## Items

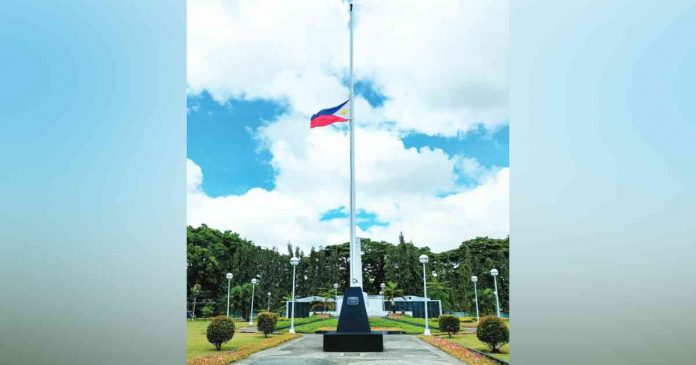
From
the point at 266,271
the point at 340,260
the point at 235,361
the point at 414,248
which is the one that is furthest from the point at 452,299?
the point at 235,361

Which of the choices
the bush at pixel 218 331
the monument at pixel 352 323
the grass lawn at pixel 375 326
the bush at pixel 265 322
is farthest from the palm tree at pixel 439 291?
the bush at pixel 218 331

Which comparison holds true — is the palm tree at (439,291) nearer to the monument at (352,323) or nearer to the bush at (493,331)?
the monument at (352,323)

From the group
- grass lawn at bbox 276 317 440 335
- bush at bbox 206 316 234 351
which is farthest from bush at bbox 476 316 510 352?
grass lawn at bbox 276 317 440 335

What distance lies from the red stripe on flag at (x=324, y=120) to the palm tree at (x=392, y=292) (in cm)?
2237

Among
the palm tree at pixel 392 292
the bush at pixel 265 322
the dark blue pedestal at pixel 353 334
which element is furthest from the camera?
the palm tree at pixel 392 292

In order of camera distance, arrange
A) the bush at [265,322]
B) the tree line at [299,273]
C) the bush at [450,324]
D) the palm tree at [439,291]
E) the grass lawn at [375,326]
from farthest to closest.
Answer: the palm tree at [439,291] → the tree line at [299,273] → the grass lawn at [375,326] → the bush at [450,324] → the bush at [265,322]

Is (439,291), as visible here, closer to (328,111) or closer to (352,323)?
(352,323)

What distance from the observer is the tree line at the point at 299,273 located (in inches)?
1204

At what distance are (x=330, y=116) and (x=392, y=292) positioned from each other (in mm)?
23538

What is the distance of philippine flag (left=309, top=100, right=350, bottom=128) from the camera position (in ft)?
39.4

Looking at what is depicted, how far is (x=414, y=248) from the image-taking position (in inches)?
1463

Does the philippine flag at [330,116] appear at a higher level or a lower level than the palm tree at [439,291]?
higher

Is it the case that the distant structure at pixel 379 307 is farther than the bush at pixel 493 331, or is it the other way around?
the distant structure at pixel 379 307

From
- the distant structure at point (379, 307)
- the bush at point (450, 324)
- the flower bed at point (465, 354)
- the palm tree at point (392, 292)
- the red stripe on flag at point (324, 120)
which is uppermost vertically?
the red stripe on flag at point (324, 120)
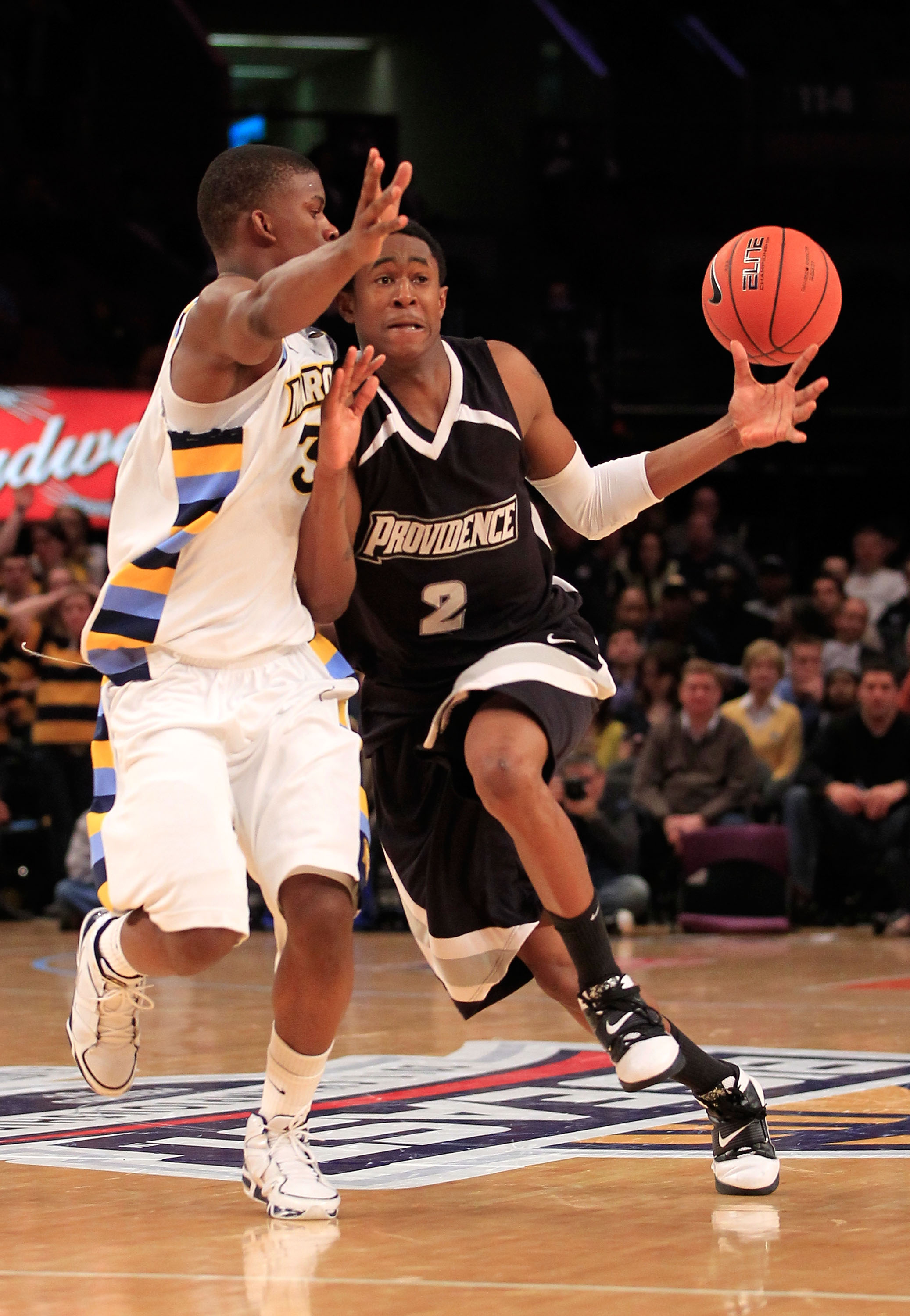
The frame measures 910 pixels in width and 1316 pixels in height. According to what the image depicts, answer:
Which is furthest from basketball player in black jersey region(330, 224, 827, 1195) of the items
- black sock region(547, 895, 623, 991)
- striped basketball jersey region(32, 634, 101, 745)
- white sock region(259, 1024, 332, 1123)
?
==
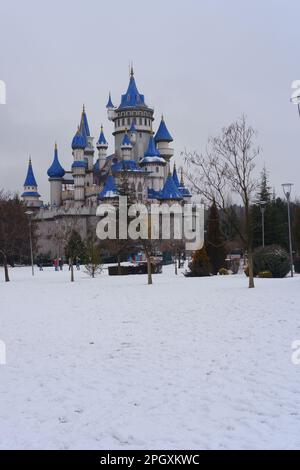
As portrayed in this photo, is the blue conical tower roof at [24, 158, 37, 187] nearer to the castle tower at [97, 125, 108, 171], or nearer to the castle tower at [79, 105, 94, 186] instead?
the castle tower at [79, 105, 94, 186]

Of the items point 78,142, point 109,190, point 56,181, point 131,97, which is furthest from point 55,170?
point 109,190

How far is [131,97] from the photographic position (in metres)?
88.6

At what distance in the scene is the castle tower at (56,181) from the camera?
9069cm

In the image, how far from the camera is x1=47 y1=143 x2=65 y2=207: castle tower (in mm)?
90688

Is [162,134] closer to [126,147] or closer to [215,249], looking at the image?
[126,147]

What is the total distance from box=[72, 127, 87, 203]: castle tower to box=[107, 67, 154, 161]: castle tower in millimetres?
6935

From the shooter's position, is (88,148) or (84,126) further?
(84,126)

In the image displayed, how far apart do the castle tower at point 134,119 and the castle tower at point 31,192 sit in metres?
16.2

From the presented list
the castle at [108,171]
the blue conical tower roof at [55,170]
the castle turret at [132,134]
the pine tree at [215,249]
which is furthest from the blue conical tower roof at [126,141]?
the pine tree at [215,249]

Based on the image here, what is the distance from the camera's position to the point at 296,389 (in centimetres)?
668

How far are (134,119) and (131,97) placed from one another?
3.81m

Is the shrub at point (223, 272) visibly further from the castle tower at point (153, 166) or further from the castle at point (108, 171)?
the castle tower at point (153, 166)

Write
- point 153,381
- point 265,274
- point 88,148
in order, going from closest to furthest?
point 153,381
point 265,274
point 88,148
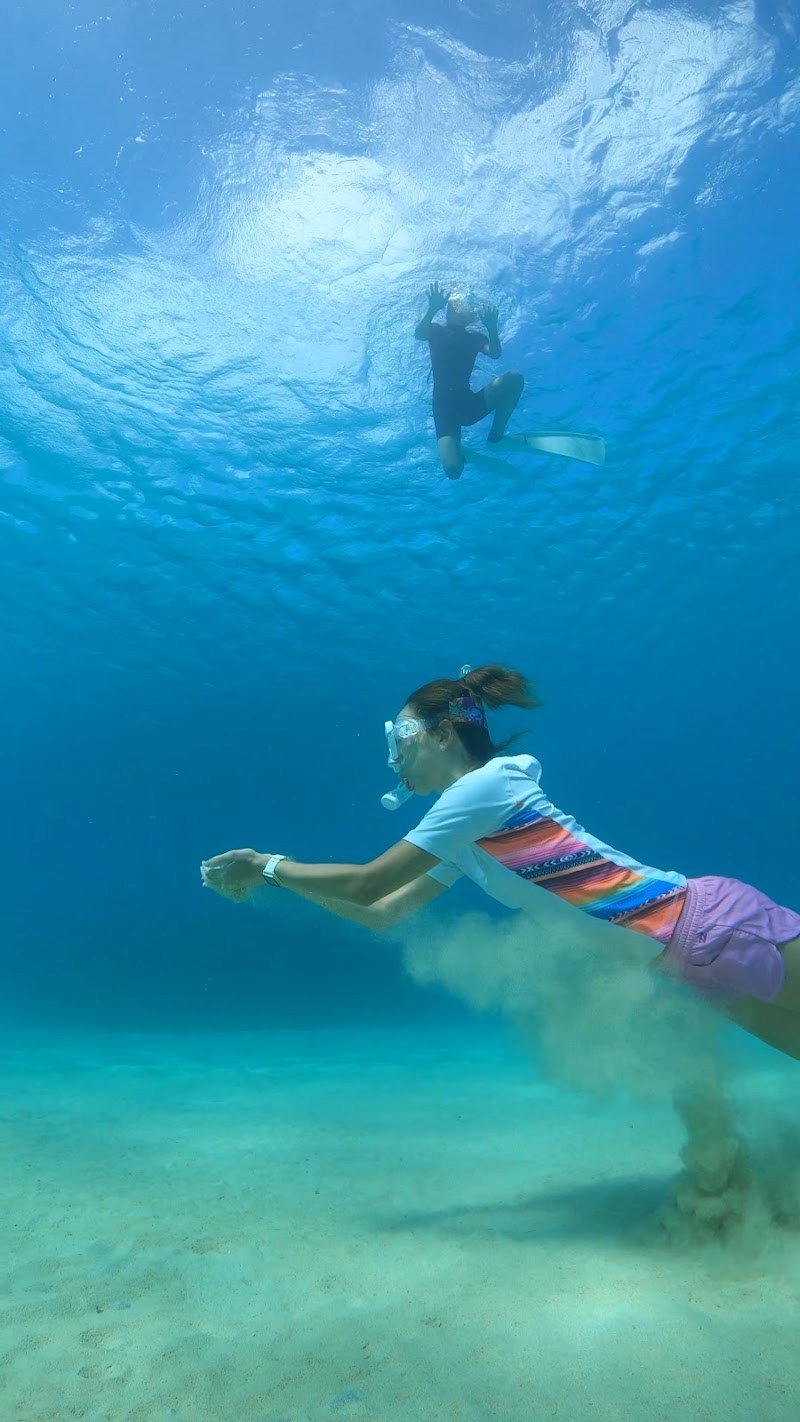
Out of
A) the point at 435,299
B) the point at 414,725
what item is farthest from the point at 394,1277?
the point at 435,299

## Task prompt
Pull out each line of the material above that contains the word "order" and list those lines.

## The reply
In order of camera distance, arrange
in order, going from closest to furthest?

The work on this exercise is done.